Virgin Australia’s new hybrid model means it will drop free snacks for economy passengers from today but will retain complimentary tea and coffee.
Chief executive Jayne Hrdlicka said snacks “aren’t valued by our guests” and will allow the business to keep ticket prices down.
The airline has been adamant since it emerged from administration that it will not return to its Virgin Blue budget routes, giving the decision over food onboard greater significance.
While free food has been scrapped for economy, customers will still be able to buy meals from an onboard menu, which will initially include cheese and crackers and Australian wine, before expanding later in the year.
A new business class menu, still included within the ticket price, includes “simple, modern, fresh and contemporary dishes” made using locally-sourced produce.
“Dishes include a range of hot meals, healthy salads and Australian classics, served on tableware, including crockery, glassware and cutlery, providing a quality in-flight experience and further reducing single-use packaging as part of the airline’s continued commitment to sustainability,” said Virgin in a statement.
The business class offering will rotate bi-monthly and includes alcoholic beverages.
Virgin also says its cabin crew have been retrained to “new hospitality standards” that focus on “customer engagement”.
“Today’s customers are more conscious about what they consume than ever before,” said Hrdlicka. “We like to choose what we eat and what we drink throughout the day – we are simply extending that choice onboard as well.
“By removing snacks that aren’t valued by our guests we’re able to structurally reduce airfares making it even cheaper to fly.

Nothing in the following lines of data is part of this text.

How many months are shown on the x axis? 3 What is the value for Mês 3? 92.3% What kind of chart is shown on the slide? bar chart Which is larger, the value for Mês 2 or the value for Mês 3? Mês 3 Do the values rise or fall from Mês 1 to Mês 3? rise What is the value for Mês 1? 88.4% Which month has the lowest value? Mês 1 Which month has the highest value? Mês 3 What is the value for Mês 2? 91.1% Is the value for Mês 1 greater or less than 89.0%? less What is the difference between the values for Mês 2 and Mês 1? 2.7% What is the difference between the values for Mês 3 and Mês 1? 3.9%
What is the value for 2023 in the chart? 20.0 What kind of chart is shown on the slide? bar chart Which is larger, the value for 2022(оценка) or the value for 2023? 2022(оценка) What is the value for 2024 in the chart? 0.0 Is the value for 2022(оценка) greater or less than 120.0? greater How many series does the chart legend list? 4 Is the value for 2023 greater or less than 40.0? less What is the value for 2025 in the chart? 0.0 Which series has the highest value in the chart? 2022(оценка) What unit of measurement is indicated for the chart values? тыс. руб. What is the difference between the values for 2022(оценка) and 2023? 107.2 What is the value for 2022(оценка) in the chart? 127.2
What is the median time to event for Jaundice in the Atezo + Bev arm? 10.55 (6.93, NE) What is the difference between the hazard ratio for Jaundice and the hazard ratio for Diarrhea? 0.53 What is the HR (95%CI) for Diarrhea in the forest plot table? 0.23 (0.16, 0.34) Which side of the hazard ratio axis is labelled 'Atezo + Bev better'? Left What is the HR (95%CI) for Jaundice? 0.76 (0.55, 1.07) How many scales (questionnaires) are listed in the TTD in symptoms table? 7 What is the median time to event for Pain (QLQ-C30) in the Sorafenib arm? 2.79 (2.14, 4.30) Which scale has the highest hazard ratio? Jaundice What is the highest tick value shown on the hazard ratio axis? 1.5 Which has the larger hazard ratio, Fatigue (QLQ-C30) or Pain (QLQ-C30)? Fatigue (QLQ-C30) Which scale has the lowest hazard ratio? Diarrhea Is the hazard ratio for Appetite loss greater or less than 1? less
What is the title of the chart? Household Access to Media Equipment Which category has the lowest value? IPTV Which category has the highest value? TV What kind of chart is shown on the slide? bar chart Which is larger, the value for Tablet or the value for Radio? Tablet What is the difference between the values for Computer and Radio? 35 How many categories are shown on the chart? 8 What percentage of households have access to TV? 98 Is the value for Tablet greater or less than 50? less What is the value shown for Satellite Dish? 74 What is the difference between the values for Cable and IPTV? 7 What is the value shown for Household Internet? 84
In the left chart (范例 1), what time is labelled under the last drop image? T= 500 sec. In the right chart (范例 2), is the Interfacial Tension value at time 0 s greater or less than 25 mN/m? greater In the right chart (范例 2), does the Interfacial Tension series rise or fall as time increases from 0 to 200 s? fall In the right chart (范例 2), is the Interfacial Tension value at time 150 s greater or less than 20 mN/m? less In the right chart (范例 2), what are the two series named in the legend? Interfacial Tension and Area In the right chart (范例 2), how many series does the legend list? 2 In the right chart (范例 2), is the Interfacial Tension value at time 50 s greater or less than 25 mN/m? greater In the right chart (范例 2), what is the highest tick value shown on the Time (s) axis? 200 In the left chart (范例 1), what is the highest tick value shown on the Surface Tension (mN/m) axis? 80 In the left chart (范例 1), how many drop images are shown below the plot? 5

We’ll continue to offer complimentary tea, coffee and water on all flights and the opportunity for guests to purchase their favourite menu items at a reasonable price.”
The new menu comes shortly after Virgin launched its ‘lounge of the future’ in Adelaide in February.
The contemporary design features a breeze block feature wall, canopy ceilings, large light-filled spaces and sustainable furniture.
The airline said the 1,097-square-metre space, which can hold up to 283 guests, is a “relaxed, inviting and uncomplicated place” that is “delightfully Virgin”.
New menus and lounges will be seen as a reaffirmation that Virgin will continue with its plan to become a mid-market, and not budget, carrier.
“Australia already has a low-cost carrier and a traditional full-service airline, and we won’t be either,” said Hrdlicka on her first day. “Virgin Australia will be a mid-market carrier appealing to customers who are after a great value airfare and better service.”
However, the TWU’s national secretary, Michael Kaine, told the Australian Aviation Podcast that the “jury is still out” on Virgin’s plan to become a hybrid carrier.
“Virgin needs to get better at articulating what the hell mid-market means,” said Kaine. “Because it’s a source of great concern to the workforce that that’s not able to be done.”
Kaine reiterated that he believes Virgin’s intentions are genuine but hinted more work needs to be done to make it a success.
“There’s one thing crazier than having a full-throttled go at Qantas at the very, very top of the market, it’s thinking that you’re going to beat them at the bottom of the market,” Kaine said.
“Yes, you need to hit the sweet spot in the middle. But the sweet spot in the middle means that you still have to have an offering that is attractive to the Australian leisure and business markets.
“They want lounges, a good frequent flyer system, a system of points that connects beautifully with international travel when that’s available again. And they want the capacity to travel regionally.
“And if Virgin wants political support in its endeavour to become a really, really vital airline in Australia, again, it needs to make sure that it hits all of those marks.
“This all means that mid-market means something more than kind of hedging your bets. You’ve got to be viable, and at the moment, the jury’s still out I think on that point.”